The latest incident renewed concerns surrounding cross-chain infrastructure and privileged permissions in decentralized finance systems.
OpenZeppelin co-founder Manuel Aráoz recently warned that DeFi security risks were increasing. He argued that attackers now use advanced coding tools to identify vulnerabilities faster than defenders can patch them.
His remarks gained attention after April became one of the worst months for crypto exploits by incident count. Losses across multiple protocols exceeded $600 million during that period.
Cross-Chain Systems Remain a Critical Weak Point
Security firms have repeatedly identified cross-chain messaging systems as a major attack surface during 2026. Much of the recent exploits were of bridge type, peer validation systems, or administrative controls.
The Stake DAO exploit showed that even with a secure contract logic, the deployer’s credentials could be compromised and execute the smart contract with results different from what was intended. The attacker would have had enough control over the trusted settings to create forged messages.

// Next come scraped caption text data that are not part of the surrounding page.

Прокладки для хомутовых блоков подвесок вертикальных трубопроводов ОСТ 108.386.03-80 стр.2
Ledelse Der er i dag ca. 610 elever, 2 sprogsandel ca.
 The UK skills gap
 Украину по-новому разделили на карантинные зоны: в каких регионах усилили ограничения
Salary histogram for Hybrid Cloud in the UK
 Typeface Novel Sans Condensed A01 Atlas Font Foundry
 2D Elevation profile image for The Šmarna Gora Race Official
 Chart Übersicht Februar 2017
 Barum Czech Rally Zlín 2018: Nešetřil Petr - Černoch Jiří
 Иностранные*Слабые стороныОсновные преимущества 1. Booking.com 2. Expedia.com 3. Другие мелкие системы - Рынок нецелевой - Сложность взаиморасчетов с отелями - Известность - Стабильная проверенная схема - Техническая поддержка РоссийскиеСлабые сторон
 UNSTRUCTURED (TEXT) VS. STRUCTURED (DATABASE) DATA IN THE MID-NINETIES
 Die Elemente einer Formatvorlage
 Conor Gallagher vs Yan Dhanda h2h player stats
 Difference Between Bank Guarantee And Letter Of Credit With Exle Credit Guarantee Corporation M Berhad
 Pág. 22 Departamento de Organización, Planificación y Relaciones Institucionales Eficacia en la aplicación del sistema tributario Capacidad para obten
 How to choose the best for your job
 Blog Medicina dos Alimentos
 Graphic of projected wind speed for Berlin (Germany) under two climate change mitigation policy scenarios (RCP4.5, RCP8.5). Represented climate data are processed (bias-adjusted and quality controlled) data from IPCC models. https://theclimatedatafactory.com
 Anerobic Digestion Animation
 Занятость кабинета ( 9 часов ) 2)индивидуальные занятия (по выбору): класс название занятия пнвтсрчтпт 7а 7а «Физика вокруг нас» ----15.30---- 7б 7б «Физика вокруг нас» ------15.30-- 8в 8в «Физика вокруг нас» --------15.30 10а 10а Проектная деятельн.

The incident also shed light on the danger of having centralized administrative privileges on a decentralized platform.
Conclusion
The Dao exploits have been on the rise in the DeFi space, with attacks being connected to stolen credentials and cross-chain solutions. The Stake DAO incident further underscored the importance of privileged access management and bridge security in the industry.
As of this writing, Stake DAO has not released a full post mortem or recovery plan. Investigations are ongoing, and continuing with tracing of attacker activity and monitoring of affected contracts.